Edit the records below so that every "guardrail post" reads "barrier post", keeping everything else the same.

■ DATASET RECORDS ■

"""

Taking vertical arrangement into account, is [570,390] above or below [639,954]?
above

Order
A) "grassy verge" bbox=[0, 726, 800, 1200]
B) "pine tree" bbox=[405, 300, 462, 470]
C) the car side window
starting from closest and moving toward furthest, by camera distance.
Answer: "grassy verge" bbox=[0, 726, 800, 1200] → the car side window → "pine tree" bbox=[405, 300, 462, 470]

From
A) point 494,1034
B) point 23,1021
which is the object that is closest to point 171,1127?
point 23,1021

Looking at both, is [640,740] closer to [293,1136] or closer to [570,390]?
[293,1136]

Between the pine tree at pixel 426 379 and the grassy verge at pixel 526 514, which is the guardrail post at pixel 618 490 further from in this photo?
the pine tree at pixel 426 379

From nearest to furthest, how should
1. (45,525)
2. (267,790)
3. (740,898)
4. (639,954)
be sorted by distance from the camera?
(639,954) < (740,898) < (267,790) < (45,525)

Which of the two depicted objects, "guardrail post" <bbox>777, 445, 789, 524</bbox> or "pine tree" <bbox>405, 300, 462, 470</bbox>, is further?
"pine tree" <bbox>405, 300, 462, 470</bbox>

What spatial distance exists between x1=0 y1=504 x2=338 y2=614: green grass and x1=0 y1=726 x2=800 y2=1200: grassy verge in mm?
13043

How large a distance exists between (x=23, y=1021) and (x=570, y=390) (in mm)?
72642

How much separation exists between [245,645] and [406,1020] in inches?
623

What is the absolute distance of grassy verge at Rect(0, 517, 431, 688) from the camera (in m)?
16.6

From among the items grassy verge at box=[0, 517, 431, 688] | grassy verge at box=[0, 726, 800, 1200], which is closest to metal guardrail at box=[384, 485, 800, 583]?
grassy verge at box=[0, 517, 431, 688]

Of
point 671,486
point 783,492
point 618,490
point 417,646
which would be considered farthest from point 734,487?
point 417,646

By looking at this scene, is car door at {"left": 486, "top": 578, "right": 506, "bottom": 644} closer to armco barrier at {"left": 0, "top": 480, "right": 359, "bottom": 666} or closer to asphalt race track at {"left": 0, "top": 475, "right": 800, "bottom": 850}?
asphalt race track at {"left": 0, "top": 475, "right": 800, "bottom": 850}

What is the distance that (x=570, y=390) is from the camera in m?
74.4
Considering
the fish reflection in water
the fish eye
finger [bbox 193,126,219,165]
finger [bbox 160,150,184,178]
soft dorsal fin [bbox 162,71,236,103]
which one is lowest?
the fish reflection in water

"""

■ OUTPUT BELOW ■
Taking vertical arrangement into account, is [570,390] above or below [639,954]?
above

Order
A) "grassy verge" bbox=[0, 726, 800, 1200]
B) "pine tree" bbox=[405, 300, 462, 470]
C) the car side window
starting from closest and moving toward furthest, by camera distance.
Answer: "grassy verge" bbox=[0, 726, 800, 1200] → the car side window → "pine tree" bbox=[405, 300, 462, 470]

From
A) point 494,1034
B) point 23,1021
which is the object that is closest to point 171,1127?
point 23,1021

Looking at both, is [640,740] closer to [293,1136] or closer to [570,390]?
[293,1136]

Between the pine tree at pixel 426 379 and the grassy verge at pixel 526 514, which is the barrier post at pixel 618 490 further from in this photo?
the pine tree at pixel 426 379

From nearest to furthest, how should
1. (45,525)
2. (267,790)
3. (740,898)
4. (639,954)
be sorted by distance from the camera?
(639,954) < (740,898) < (267,790) < (45,525)

Which of the two depicted objects, "barrier post" <bbox>777, 445, 789, 524</bbox> or "pine tree" <bbox>405, 300, 462, 470</bbox>, is further?
"pine tree" <bbox>405, 300, 462, 470</bbox>

What spatial distance exists between x1=0 y1=504 x2=338 y2=614: green grass and x1=0 y1=726 x2=800 y2=1200: grassy verge in mm?
13043

How large a distance exists between (x=23, y=1021) and (x=570, y=390) (in mm)?
72642

How much separation exists between [245,645] and [406,1020] in inches?
623

What is the absolute distance of grassy verge at Rect(0, 517, 431, 688) from the camera (in m)?
16.6

From among the items grassy verge at box=[0, 517, 431, 688] | grassy verge at box=[0, 726, 800, 1200], which is closest to metal guardrail at box=[384, 485, 800, 583]?
grassy verge at box=[0, 517, 431, 688]

Of
point 671,486
point 783,492
point 618,490
point 417,646
which would be considered farthest from point 734,487?
point 417,646

By looking at this scene, is car door at {"left": 486, "top": 578, "right": 506, "bottom": 644} closer to armco barrier at {"left": 0, "top": 480, "right": 359, "bottom": 666} or closer to asphalt race track at {"left": 0, "top": 475, "right": 800, "bottom": 850}?
asphalt race track at {"left": 0, "top": 475, "right": 800, "bottom": 850}

What is the distance that (x=570, y=390) is from the camera in m?
74.4
Considering
the fish reflection in water
the fish eye
finger [bbox 193,126,219,165]
finger [bbox 160,150,184,178]
soft dorsal fin [bbox 162,71,236,103]
which one is lowest?
the fish reflection in water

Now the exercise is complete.